Effective Group Therapy - Page 1

Effective Group Therapy with Male
Survivors Of Sexual Abuse

March 1997 By Mikele Rauch & John W. Jones
BIO: Mikele Rauch, M.A., MFT, 54 Wilde, Waban, MA 02168. Mikele Rauch is a licensed Marriage, Family and Child Counselor in private practice. She co-lead a male incest survivor's group for almost 2 1/2 years, and has lead weekend workshops for adult survivors of both genders. She has presented at several colleges and universities on the PTSD/Borderline profiled client, and is available for consultation.
BIO: John W. Jones, M.A.,MFT, is a licensed Marriage, Family and Child Counselor, with a private practice in South Pasadena, CA. He received his Master's Degree in Counseling Psychology from Pepperdine University in 1990. He has been co-leading a male incest survivor's group for approximately 2 1/2 years, and has done weekend workshops for adult survivors of both genders. He has been a consultant for the Los Angeles County Department of Mental Health as well as Occidental College. He has presented at several colleges, universities and community mental health agencies, and is available for consultation. He can be reached by telephone, at (626) 524-7081, or by writing to 446 S. Marengo Ave. ,Suite B, Pasadena CA 91101.

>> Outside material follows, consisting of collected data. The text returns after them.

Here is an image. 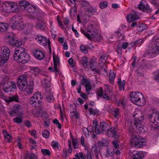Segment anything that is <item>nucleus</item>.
Wrapping results in <instances>:
<instances>
[{
  "mask_svg": "<svg viewBox=\"0 0 159 159\" xmlns=\"http://www.w3.org/2000/svg\"><path fill=\"white\" fill-rule=\"evenodd\" d=\"M25 48L22 47L17 48L13 56L14 60L18 62L25 64L27 63L30 59L29 54L25 52Z\"/></svg>",
  "mask_w": 159,
  "mask_h": 159,
  "instance_id": "obj_1",
  "label": "nucleus"
},
{
  "mask_svg": "<svg viewBox=\"0 0 159 159\" xmlns=\"http://www.w3.org/2000/svg\"><path fill=\"white\" fill-rule=\"evenodd\" d=\"M98 26L94 23H91L89 24L87 27V38L89 40H93L97 36H98L99 39L97 38L96 40H99L101 39V36L98 35Z\"/></svg>",
  "mask_w": 159,
  "mask_h": 159,
  "instance_id": "obj_2",
  "label": "nucleus"
},
{
  "mask_svg": "<svg viewBox=\"0 0 159 159\" xmlns=\"http://www.w3.org/2000/svg\"><path fill=\"white\" fill-rule=\"evenodd\" d=\"M143 118L142 112L141 115H139L138 117L134 118L133 122L131 123L132 128L137 133H144L145 131L144 126L141 123V121L143 119Z\"/></svg>",
  "mask_w": 159,
  "mask_h": 159,
  "instance_id": "obj_3",
  "label": "nucleus"
},
{
  "mask_svg": "<svg viewBox=\"0 0 159 159\" xmlns=\"http://www.w3.org/2000/svg\"><path fill=\"white\" fill-rule=\"evenodd\" d=\"M130 98L133 103L139 106H143L146 102L144 98L140 92H131L130 94Z\"/></svg>",
  "mask_w": 159,
  "mask_h": 159,
  "instance_id": "obj_4",
  "label": "nucleus"
},
{
  "mask_svg": "<svg viewBox=\"0 0 159 159\" xmlns=\"http://www.w3.org/2000/svg\"><path fill=\"white\" fill-rule=\"evenodd\" d=\"M3 10L7 13H12L18 11V6L17 4L11 2H7L2 5Z\"/></svg>",
  "mask_w": 159,
  "mask_h": 159,
  "instance_id": "obj_5",
  "label": "nucleus"
},
{
  "mask_svg": "<svg viewBox=\"0 0 159 159\" xmlns=\"http://www.w3.org/2000/svg\"><path fill=\"white\" fill-rule=\"evenodd\" d=\"M26 11L29 13L30 15L33 17L39 16L43 17L44 16L45 14L42 12H40L37 9L36 6H29L27 9H26Z\"/></svg>",
  "mask_w": 159,
  "mask_h": 159,
  "instance_id": "obj_6",
  "label": "nucleus"
},
{
  "mask_svg": "<svg viewBox=\"0 0 159 159\" xmlns=\"http://www.w3.org/2000/svg\"><path fill=\"white\" fill-rule=\"evenodd\" d=\"M1 84L2 86L3 91L5 92H13L16 89L15 83L12 81L7 82L3 81L1 82Z\"/></svg>",
  "mask_w": 159,
  "mask_h": 159,
  "instance_id": "obj_7",
  "label": "nucleus"
},
{
  "mask_svg": "<svg viewBox=\"0 0 159 159\" xmlns=\"http://www.w3.org/2000/svg\"><path fill=\"white\" fill-rule=\"evenodd\" d=\"M43 98L41 93L40 92H37L34 94L30 99V103L33 106H39L40 100Z\"/></svg>",
  "mask_w": 159,
  "mask_h": 159,
  "instance_id": "obj_8",
  "label": "nucleus"
},
{
  "mask_svg": "<svg viewBox=\"0 0 159 159\" xmlns=\"http://www.w3.org/2000/svg\"><path fill=\"white\" fill-rule=\"evenodd\" d=\"M149 119L151 122L154 124L155 126H152L154 129H157L159 127V113L153 112L148 115Z\"/></svg>",
  "mask_w": 159,
  "mask_h": 159,
  "instance_id": "obj_9",
  "label": "nucleus"
},
{
  "mask_svg": "<svg viewBox=\"0 0 159 159\" xmlns=\"http://www.w3.org/2000/svg\"><path fill=\"white\" fill-rule=\"evenodd\" d=\"M21 18L19 16L13 17L11 21V27L13 29H20L23 28L21 26Z\"/></svg>",
  "mask_w": 159,
  "mask_h": 159,
  "instance_id": "obj_10",
  "label": "nucleus"
},
{
  "mask_svg": "<svg viewBox=\"0 0 159 159\" xmlns=\"http://www.w3.org/2000/svg\"><path fill=\"white\" fill-rule=\"evenodd\" d=\"M10 52V50L7 47H4L1 48L0 55L2 62L3 63L7 62L9 58Z\"/></svg>",
  "mask_w": 159,
  "mask_h": 159,
  "instance_id": "obj_11",
  "label": "nucleus"
},
{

To be an incest survivor suggests that there has been a mutation in the rite of sexual initiation. For a man, this aberrant initiation can incur tremendous losses: in the trust and safety with one's own caretakers, in body boundaries and image, in the modulation of feelings and the naming of them, and most profoundly, in the loss of self.

It is more difficult for men to acknowledge that they have been abused, usually because of societal, cultural and familial stereotypes. They often experience self-doubt and shame concerning their sexual identity and/or sexual orientation. Regardless of whether the perpetrator was male or female, it is terrifying and anxiety producing for a man to enter a group for sexual abuse survivors.

The work of individual therapy is both a journey of self restoration and griefwork. The work of skillful group therapy is to provide a context to reclaim oneself in connection with other survivors through the renewing transferential experiences both with facilitators and one another. What happens together is not just a rerun of the past. The experience with other group members who share a similar history and the reparative transference with the co-therapists can affect recovery emotionally, cognitively, relationally, and spiritually.

The writers are a male and female co-therapy team. We use a psychoanalytic systems model with the boundaries and rules appropriate for the work: Group members must be in individual therapy while attending the group. The patients sign a release so that the therapists can have ongoing communication with the client's individual therapist to ensure effective coordination of treatment. Each potential group member is interviewed for a history of abuse-reactive perpetration.